[What to do]: Copy out, unchanged, everything in the material below from the line containing "What is the measurable" down to the very end.
══ Records supplied ══
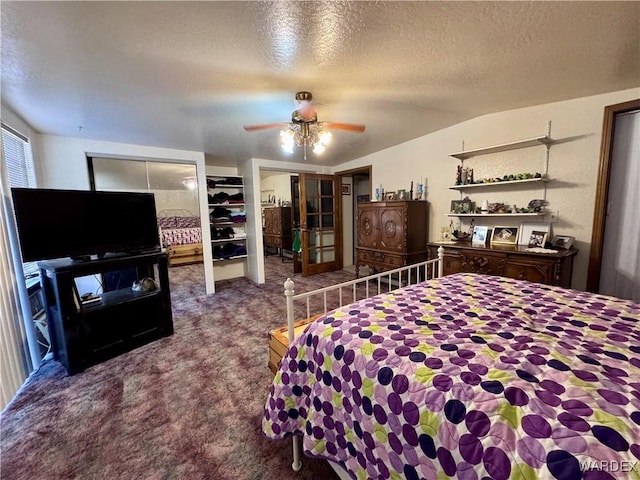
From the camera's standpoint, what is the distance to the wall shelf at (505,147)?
2.49 metres

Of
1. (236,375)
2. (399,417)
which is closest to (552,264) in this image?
(399,417)

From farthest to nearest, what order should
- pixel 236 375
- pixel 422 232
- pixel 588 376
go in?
1. pixel 422 232
2. pixel 236 375
3. pixel 588 376

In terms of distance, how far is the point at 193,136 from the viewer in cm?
309

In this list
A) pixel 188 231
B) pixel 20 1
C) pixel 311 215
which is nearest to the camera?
pixel 20 1

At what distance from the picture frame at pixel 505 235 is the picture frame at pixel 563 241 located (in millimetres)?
313

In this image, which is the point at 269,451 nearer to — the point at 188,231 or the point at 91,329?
the point at 91,329

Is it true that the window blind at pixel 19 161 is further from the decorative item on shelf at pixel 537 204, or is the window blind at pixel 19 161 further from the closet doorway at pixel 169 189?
the decorative item on shelf at pixel 537 204

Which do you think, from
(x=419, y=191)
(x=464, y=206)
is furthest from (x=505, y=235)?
(x=419, y=191)

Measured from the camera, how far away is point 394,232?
11.9 ft

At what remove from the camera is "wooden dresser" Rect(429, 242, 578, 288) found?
7.41 ft

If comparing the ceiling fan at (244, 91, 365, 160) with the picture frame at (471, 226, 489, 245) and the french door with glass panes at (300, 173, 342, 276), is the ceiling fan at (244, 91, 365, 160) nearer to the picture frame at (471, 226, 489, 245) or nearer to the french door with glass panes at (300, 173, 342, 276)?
the picture frame at (471, 226, 489, 245)

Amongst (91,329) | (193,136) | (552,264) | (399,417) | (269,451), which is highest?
(193,136)

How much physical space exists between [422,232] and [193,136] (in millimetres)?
3275

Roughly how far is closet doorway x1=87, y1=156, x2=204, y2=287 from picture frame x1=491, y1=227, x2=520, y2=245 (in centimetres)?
401
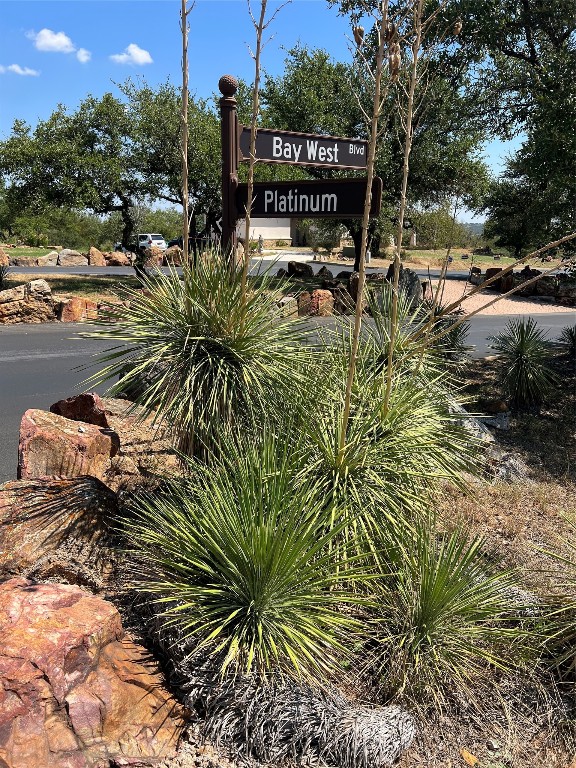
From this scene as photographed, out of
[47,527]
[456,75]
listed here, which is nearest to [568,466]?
[47,527]

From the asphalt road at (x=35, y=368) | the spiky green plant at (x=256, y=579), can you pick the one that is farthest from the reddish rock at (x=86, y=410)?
the spiky green plant at (x=256, y=579)

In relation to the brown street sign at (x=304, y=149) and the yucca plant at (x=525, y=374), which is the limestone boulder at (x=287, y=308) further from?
the yucca plant at (x=525, y=374)

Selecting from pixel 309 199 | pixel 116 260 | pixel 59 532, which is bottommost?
pixel 59 532

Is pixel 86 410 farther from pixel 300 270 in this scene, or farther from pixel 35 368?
pixel 300 270

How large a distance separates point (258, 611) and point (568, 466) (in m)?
4.89

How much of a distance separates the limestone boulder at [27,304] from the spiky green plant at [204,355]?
1061cm

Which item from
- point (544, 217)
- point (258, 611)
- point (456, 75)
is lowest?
point (258, 611)

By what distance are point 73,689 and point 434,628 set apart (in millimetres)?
1618

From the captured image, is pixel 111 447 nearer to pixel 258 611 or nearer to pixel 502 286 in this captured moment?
pixel 258 611

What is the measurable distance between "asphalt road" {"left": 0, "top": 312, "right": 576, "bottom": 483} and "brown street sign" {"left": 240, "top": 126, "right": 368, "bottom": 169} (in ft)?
6.51

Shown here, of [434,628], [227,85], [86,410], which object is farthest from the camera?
[86,410]

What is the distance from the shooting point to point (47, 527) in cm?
338

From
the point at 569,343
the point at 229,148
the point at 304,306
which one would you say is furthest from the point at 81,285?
the point at 304,306

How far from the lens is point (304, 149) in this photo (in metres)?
═══
[Exercise response]:
What is the measurable distance between "asphalt road" {"left": 0, "top": 312, "right": 576, "bottom": 483} and "brown street sign" {"left": 240, "top": 126, "right": 368, "bottom": 169} (in ft)?
6.51

Shown here, of [434,628], [227,85], [86,410], which object is farthest from the camera?
[86,410]

What is the distance from the shooting point to point (47, 527) in cm?
338

From
the point at 569,343
the point at 229,148
the point at 304,306
which one would you say is furthest from the point at 81,285?
the point at 304,306

How far from the lens is point (304, 149) in this photo (in metres)?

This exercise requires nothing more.